[Caption-style text data]

↓

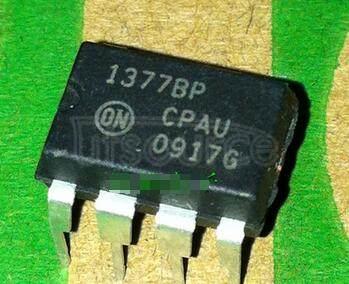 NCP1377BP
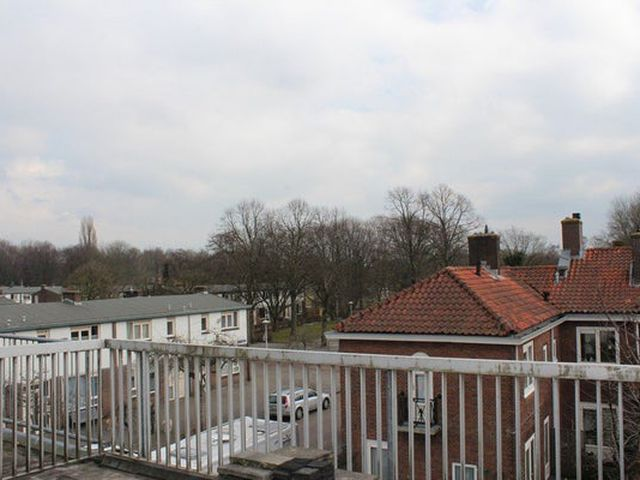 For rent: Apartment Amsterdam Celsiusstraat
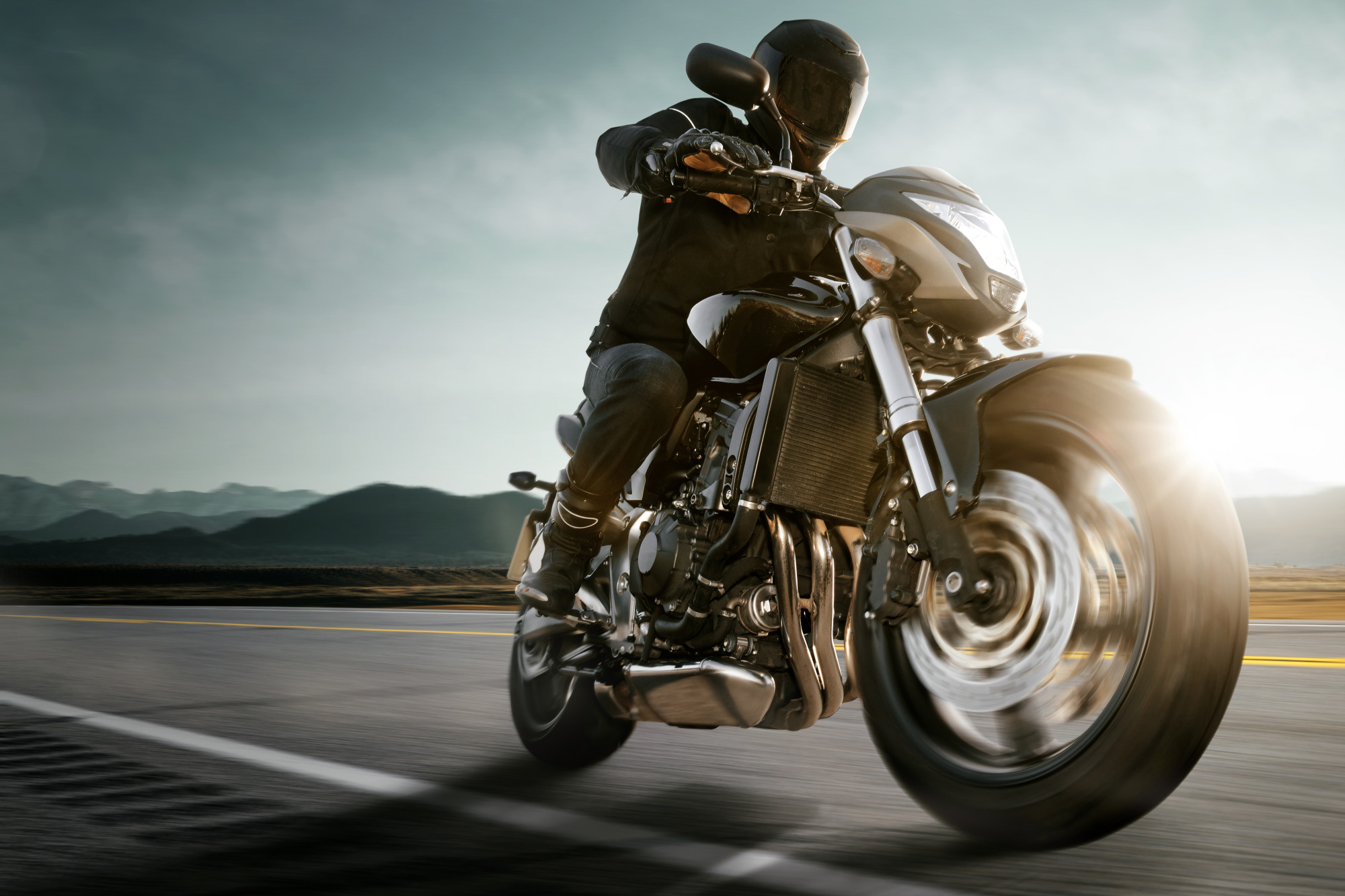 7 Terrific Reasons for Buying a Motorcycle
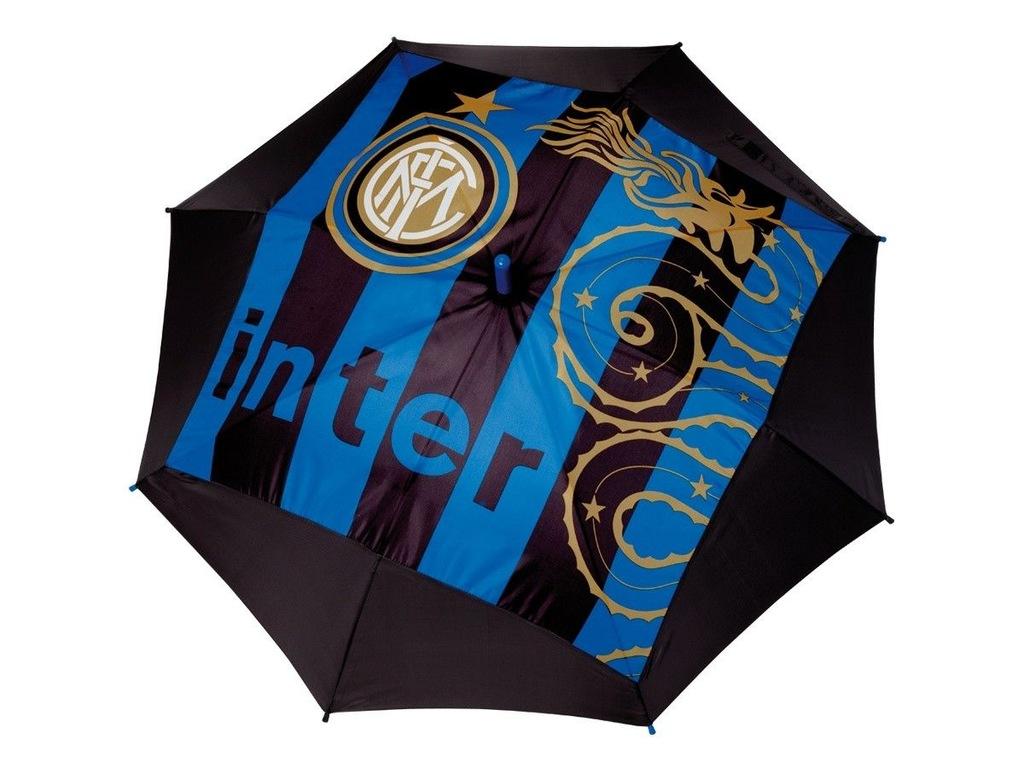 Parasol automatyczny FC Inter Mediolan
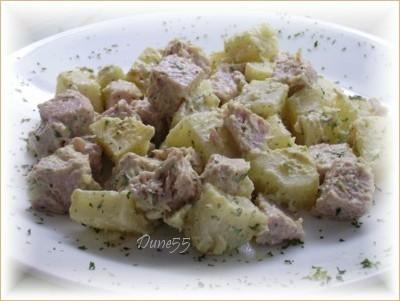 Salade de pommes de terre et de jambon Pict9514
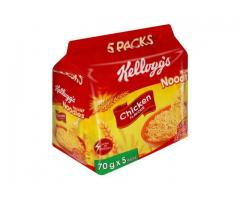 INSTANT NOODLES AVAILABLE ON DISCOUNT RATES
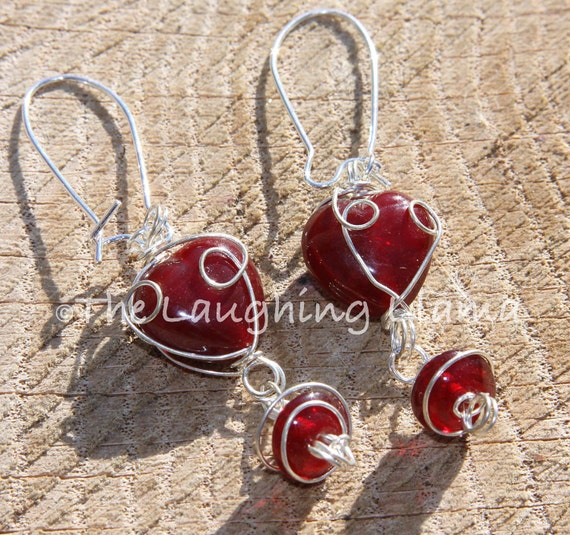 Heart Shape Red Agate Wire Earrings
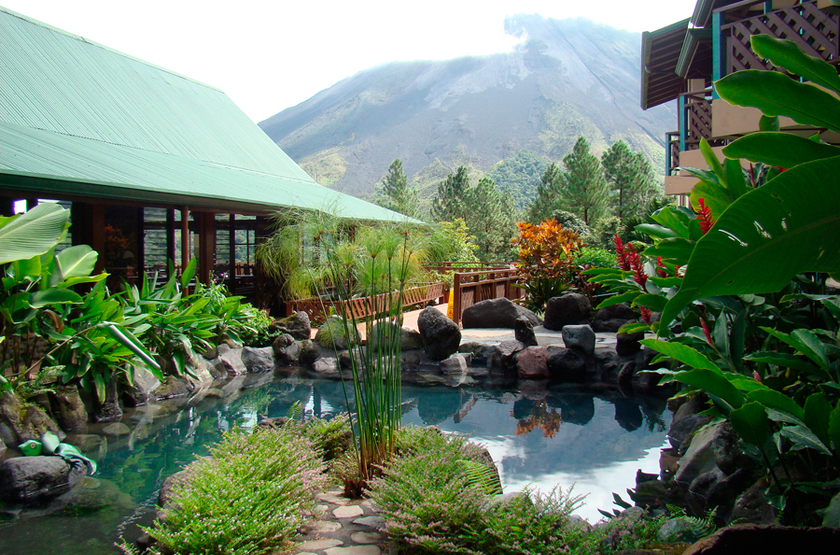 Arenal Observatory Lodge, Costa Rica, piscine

↑

_Your objective_:
Set down every entry above without alteration, but print no images.

_Result_:
 NCP1377BP
 For rent: Apartment Amsterdam Celsiusstraat
 7 Terrific Reasons for Buying a Motorcycle
 Parasol automatyczny FC Inter Mediolan
 Salade de pommes de terre et de jambon Pict9514
 INSTANT NOODLES AVAILABLE ON DISCOUNT RATES
 Heart Shape Red Agate Wire Earrings
 Arenal Observatory Lodge, Costa Rica, piscine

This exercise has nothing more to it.